The allegations appear to stem in part from a batch of leaked personal photos of Moreno and his family that appeared last month on an anonymous website, while the president was in the midst of a political battle at home. Moreno blamed WikiLeaks for the release of the photos, the New York Times reported.

Any attempt to destabilize is a reprehensible act for Ecuador, because we are a sovereign nation and respectful of the politics of each country,” he told the Guardian. Before evicting Assange, Moreno said he sought assurances from Britain that Assange would not “suffer torture, ill treatment or the death penalty” were he to be taken into custody or extradited to another country.

He also claimed that Assange had taxed his hosts’ patience. Moreno said he “mistreated our officials in the Ecuadoran embassy in London” and that his “improper hygienic behavior” affected the climate at the diplomatic outpost.

Assange’s attorney, Jennifer Robinson, said in an interview on Sky News that Moreno’s claims were “not true.”
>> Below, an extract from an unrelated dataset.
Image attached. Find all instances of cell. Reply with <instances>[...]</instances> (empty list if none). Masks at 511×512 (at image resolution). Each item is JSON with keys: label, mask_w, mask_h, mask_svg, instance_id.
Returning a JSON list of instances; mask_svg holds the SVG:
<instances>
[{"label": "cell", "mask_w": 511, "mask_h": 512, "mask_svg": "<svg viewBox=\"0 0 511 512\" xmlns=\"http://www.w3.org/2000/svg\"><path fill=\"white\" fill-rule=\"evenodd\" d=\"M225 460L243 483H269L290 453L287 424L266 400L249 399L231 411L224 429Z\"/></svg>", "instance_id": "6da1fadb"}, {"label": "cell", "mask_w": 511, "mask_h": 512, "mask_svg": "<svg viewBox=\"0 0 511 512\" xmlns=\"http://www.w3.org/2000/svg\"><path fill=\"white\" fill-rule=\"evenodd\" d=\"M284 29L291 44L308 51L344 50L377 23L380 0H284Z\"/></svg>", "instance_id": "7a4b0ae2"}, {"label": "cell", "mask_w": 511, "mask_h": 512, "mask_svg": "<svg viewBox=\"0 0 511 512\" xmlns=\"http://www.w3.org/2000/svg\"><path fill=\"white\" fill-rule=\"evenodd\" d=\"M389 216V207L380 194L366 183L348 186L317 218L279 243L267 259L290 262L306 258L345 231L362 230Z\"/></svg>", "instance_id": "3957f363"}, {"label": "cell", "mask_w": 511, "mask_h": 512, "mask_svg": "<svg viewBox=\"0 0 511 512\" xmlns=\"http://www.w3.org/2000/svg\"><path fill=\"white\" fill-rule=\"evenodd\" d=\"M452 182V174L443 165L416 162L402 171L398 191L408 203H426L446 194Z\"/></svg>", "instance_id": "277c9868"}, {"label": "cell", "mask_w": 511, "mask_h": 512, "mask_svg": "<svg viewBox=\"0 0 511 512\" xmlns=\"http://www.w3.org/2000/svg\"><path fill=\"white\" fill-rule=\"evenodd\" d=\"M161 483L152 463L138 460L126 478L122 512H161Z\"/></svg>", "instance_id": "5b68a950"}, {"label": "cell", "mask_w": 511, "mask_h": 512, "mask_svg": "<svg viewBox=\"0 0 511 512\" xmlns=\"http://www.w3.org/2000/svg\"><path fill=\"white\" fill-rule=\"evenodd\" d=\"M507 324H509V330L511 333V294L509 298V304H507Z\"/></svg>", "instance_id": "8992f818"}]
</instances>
Ecuador has been making some pretty outrageous allegations over the past few days to justify what was an unlawful and extraordinary act in allowing British police to come inside an embassy,” she said.

Robinson had previously called her client’s arrest “a dangerous precedent for all news media.”

Moreno’s predecessor, Rafael Correa, called the decision to release Assange to authorities a “crime that humanity will never forget.” Correa had granted Assange asylum in 2012.

Assange has been charged by U.S. prosecutors on suspicion of conspiring with Chelsea Manning to obtain secret military and diplomatic documents, The Washington Post reported last week. However, Assange’s extradition to the United States could take years.

It’s the latest chapter in a nearly decade-long legal saga for Assange. He brought himself and WikiLeaks to prominence in 2010, when the organization published leaks from Manning, who was convicted in 2013 for the leaks.

But that same year, Swedish authorities issued an arrest warrant for Assange over two allegations of sexual assault, which he has always denied (Swedish authorities later dropped the investigations). Assange traveled to Britain, where a court ruled in 2012 to extradite him to Sweden. But he jumped bail and entered the Ecuadoran Embassy in London, where he was granted asylum later that year.

He had been confined to the embassy until his arrest last week.

(Story includes material sourced from AP and The Washington Post.)